### [Page extract]

....

I have also taken the liberty of giving these remarks further historical context by referring to noteworthy regional visits undertaken by my predecessors over the past 160 years.
The differences are sometimes startling.
In April 1860, Queensland’s first Governor, Sir George Bowen, wrote to the Under-Secretary of the Colonies in London with this advice: ‘You should never send a Governor here who cannot ride and shoot.’
This followed Sir George’s description of his visit to the Darling Downs, via Cunningham’s Gap – all on horseback.
I do not know the extent to which the early Governors walked to their destinations. Others did, the Anglican Rector Benjamin Glennie, who was of Governor Bowen’s era, regularly walked all over his 8000 square mile parish, from Warwick to Toowoomba. But Glennie it is said, disliked riding his horse. I expect Governor Bowen had access to many horses.
I encourage you not to imagine the current Vice-Regal representative travelling to Warwick on horseback let alone on foot. I direct your attention instead to the fact that Sir George Bowen was out and about – and out of Brisbane within days of his arrival in Queensland.
His first visit, in December 1859, was to Ipswich. Soon after, he visited Gayndah, followed by his journey to Warwick.
Sir George’s instructions from the British Government made clear that he was expected to travel.
Even so, I doubt that he and subsequent Governors needed prompting to realise that restricting their official duties to Brisbane would never do in a State as large as Queensland.
Unlike Sir George, of course, I had no instructions from the British Government, but I found that none other than Her Majesty The Queen was still very much apprised of the matter during our first audience with Her Majesty at Buckingham Palace in 2014.
The Queen noted, graciously, that Queensland was a very large State and that extensive travel was an essential feature of Vice-Regal duties in our State.
I have been able to respect Her Majesty’s advice, and my own pledge at my Swearing-in to visit ‘all communities within the State’, something I can accomplish with much greater speed and ease than many of my predecessors.
Until as recently as the early 20th century, those predecessors found travel by boat the quickest way of reaching many parts of the State.
Most of the earlier Governors arrived in Queensland by sea. Some took full advantage of this. Lord and Lady Lamington, our 8th Vice Regal couple for instance, stopped at Thursday Island, Cooktown, Townsville, Rockhampton and Maryborough before ever setting foot in Brisbane.
Lord Lamington was our Governor at Federation: Lord Lamington, the Right Honourable Charles Wallace Alexander Napier Cochrane Baillie was his name.
Railways began to present a viable means of long-distance travel in the State from about the 1880s, allowing Governors to travel to more remote centres.

....

### [Information supplied]
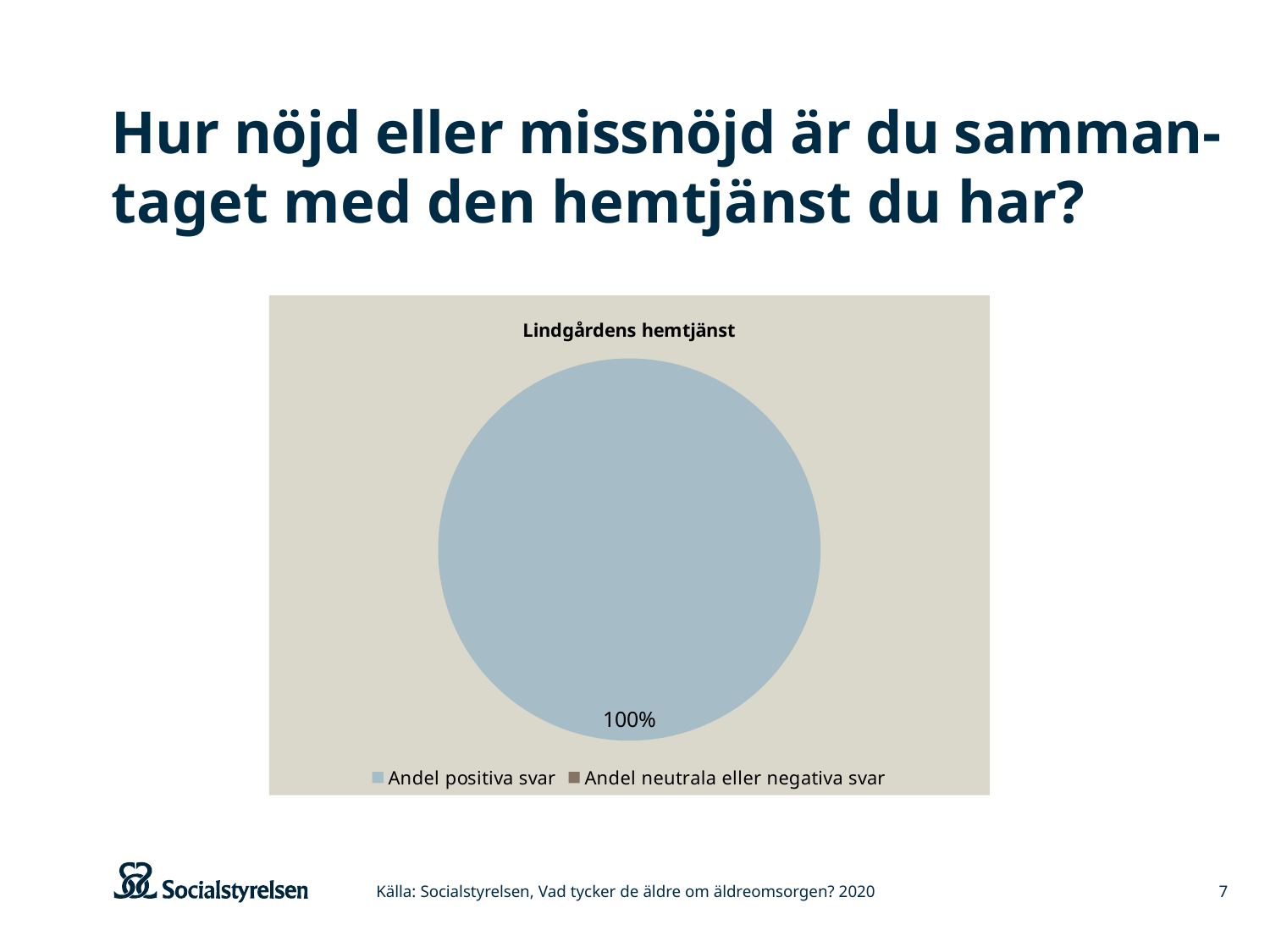
What share of the pie does Andel positiva svar take up? 100% What kind of chart is shown on the slide? pie chart Which category has the largest share of the pie? Andel positiva svar How many slices are visible in the pie? 1 Is the share for Andel positiva svar greater or less than 50%? greater What is the title of the chart? Lindgårdens hemtjänst What percentage is shown for Andel positiva svar? 100% What colour represents Andel positiva svar in the chart? light blue-grey How many entries does the chart legend list? 2 Which is larger, Andel positiva svar or Andel neutrala eller negativa svar? Andel positiva svar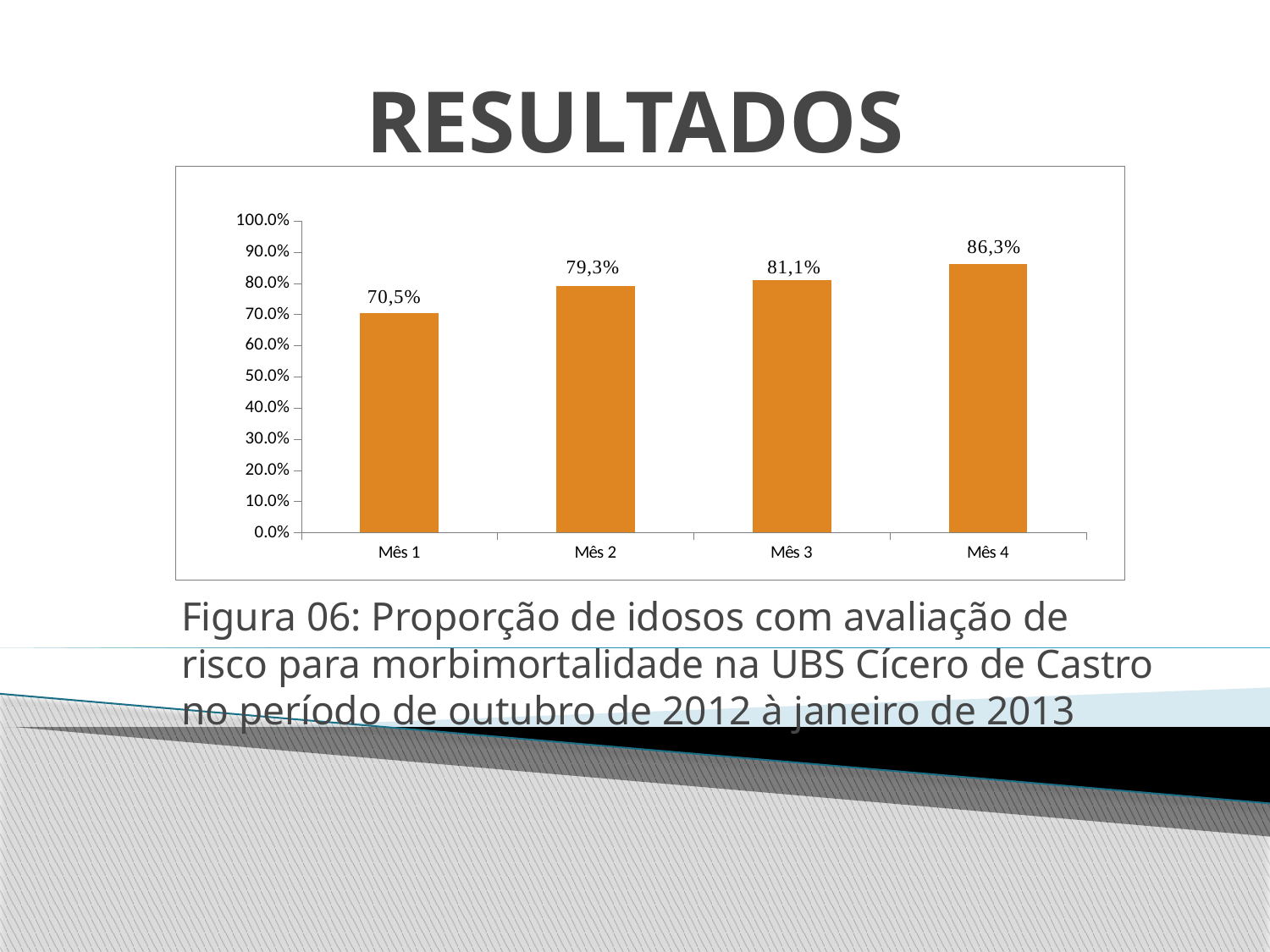
Which month has the lowest value? Mês 1 How many months are shown on the x axis? 4 What is the difference between the values for Mês 2 and Mês 1? 8,8% What kind of chart is shown on the slide? bar chart Which month has the highest value? Mês 4 What is the value for Mês 3? 81,1% What is the value for Mês 1? 70,5% What is the difference between the values for Mês 4 and Mês 1? 15,8% Do the values rise or fall from Mês 1 to Mês 4? rise What is the value for Mês 4? 86,3% Which is larger, the value for Mês 2 or the value for Mês 3? Mês 3 Is the value for Mês 2 greater or less than 70.0%? greater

....

### [Questions to answer]
a) According to the speech on vice-regal travel, where and when did Sir George Bowen make his first visit?
b) Reproduce the part of the speech on vice-regal travel between "I do not know" and "to many horses.", inclusive.

### [Results for the exercise]
a) Ipswich, in December 1859.

b)
I do not know the extent to which the early Governors walked to their destinations. Others did, the Anglican Rector Benjamin Glennie, who was of Governor Bowen’s era, regularly walked all over his 8000 square mile parish, from Warwick to Toowoomba. But Glennie it is said, disliked riding his horse. I expect Governor Bowen had access to many horses.